-- begin --
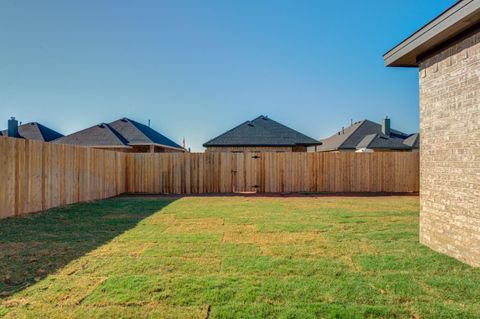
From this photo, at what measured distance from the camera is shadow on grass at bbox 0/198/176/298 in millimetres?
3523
-- end --
-- begin --
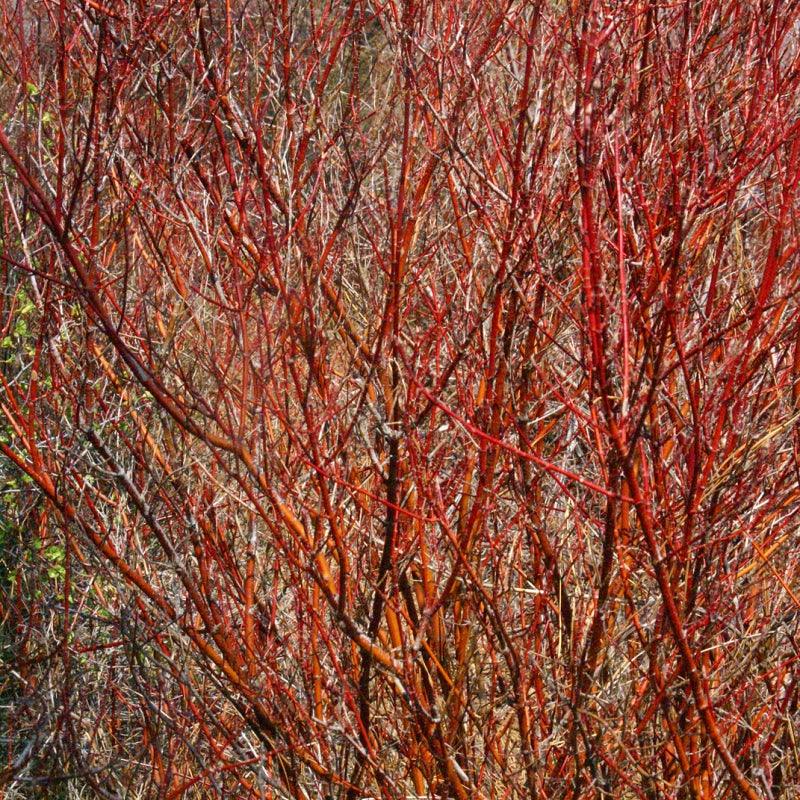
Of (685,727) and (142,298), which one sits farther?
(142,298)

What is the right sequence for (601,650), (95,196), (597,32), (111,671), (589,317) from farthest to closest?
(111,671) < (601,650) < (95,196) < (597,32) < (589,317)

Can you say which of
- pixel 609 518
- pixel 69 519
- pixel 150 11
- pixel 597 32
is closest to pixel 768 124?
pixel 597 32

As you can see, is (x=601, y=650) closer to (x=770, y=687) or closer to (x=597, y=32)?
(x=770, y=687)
-- end --
* **Instruction**
Pull out every line of the records above that contains the string "pixel", and copy each one in full. Case counts.

* **Expected output**
- pixel 609 518
- pixel 69 519
- pixel 150 11
- pixel 597 32
is closest to pixel 768 124?
pixel 597 32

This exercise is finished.